- _GIVEN ENTRIES_
····················

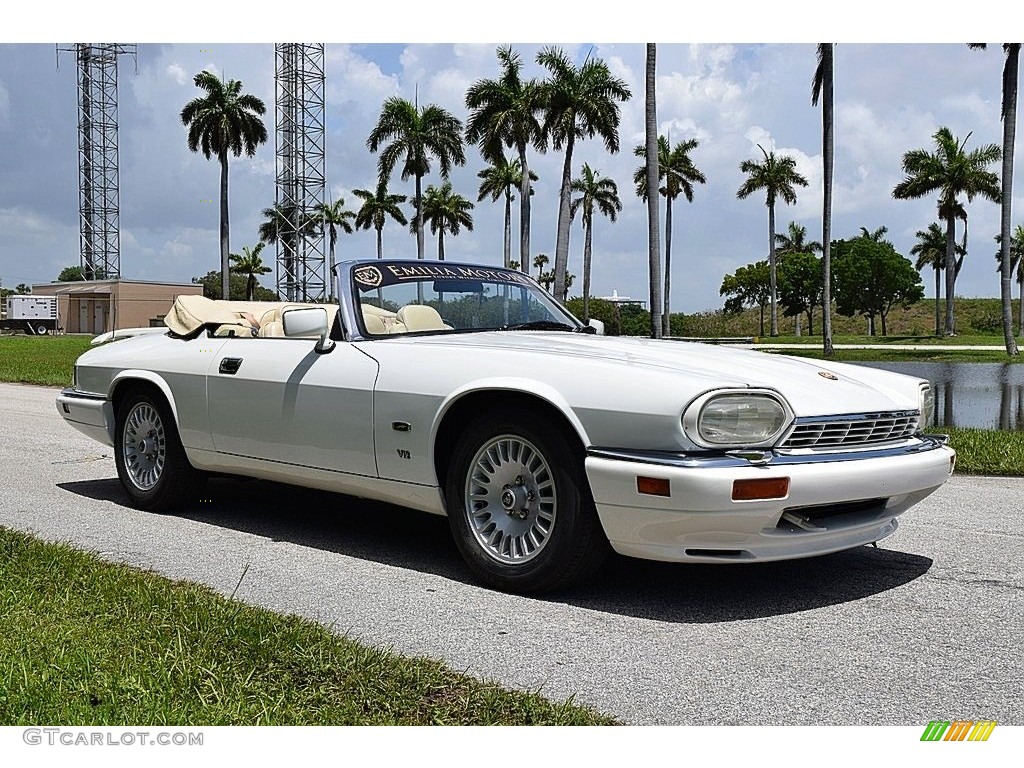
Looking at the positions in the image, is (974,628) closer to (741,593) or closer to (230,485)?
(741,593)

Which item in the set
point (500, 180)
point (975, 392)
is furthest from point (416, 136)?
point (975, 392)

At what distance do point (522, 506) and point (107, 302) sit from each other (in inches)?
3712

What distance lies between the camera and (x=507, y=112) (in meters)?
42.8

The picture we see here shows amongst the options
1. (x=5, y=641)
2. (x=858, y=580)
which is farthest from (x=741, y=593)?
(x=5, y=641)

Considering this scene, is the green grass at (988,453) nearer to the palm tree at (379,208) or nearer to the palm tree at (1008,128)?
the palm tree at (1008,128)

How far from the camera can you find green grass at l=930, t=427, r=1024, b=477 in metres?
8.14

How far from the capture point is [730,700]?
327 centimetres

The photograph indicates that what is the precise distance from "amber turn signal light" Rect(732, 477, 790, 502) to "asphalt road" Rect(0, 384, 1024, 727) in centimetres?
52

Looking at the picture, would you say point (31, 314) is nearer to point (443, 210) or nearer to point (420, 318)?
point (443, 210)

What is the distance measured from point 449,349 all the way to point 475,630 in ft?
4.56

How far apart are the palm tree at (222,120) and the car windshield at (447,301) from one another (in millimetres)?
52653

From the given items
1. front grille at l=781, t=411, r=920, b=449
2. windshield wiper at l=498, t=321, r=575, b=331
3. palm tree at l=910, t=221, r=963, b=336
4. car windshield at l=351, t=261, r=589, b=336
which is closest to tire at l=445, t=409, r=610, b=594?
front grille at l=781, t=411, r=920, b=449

····················

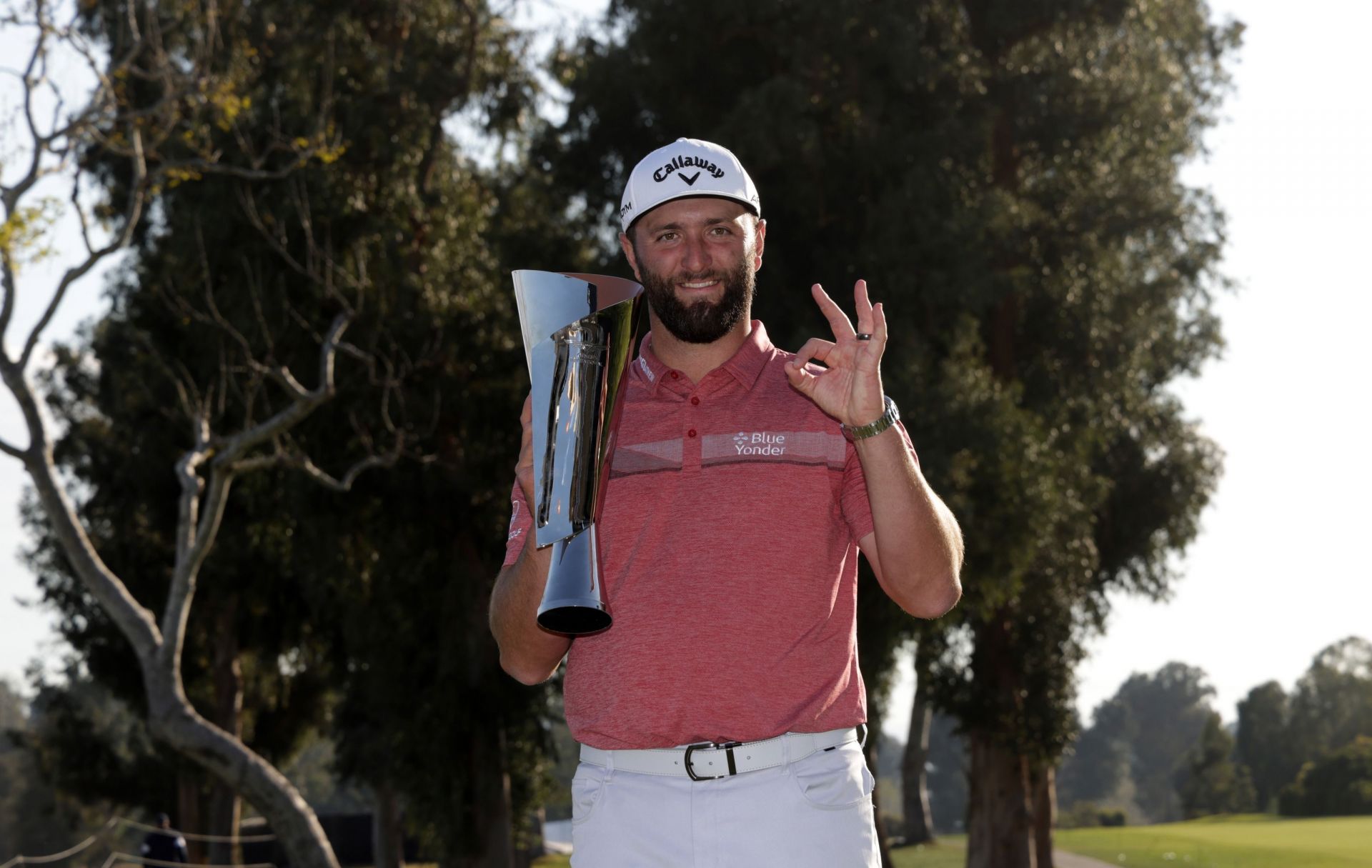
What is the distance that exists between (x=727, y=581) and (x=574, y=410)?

····················

- _EXERCISE DESCRIPTION_
In the stretch from "At what distance" through "327 centimetres", change every "camera" to "lens" and give those lines again with nothing else altered.

- _WRITTEN SOLUTION_
At what distance do point (522, 506) and point (107, 302) sit from each other (in inches)?
3712

What distance lies between the lens and (x=507, y=112) (in meters)?
42.8

The picture we see here shows amongst the options
1. (x=5, y=641)
2. (x=858, y=580)
which is farthest from (x=741, y=593)?
(x=5, y=641)

Considering this scene, is the green grass at (988,453) nearer to the palm tree at (379,208) or nearer to the palm tree at (1008,128)?
the palm tree at (1008,128)

How far from the lens can you find green grass at l=930, t=427, r=1024, b=477 in metres?
8.14

How far from the capture point is [730,700]?
327 centimetres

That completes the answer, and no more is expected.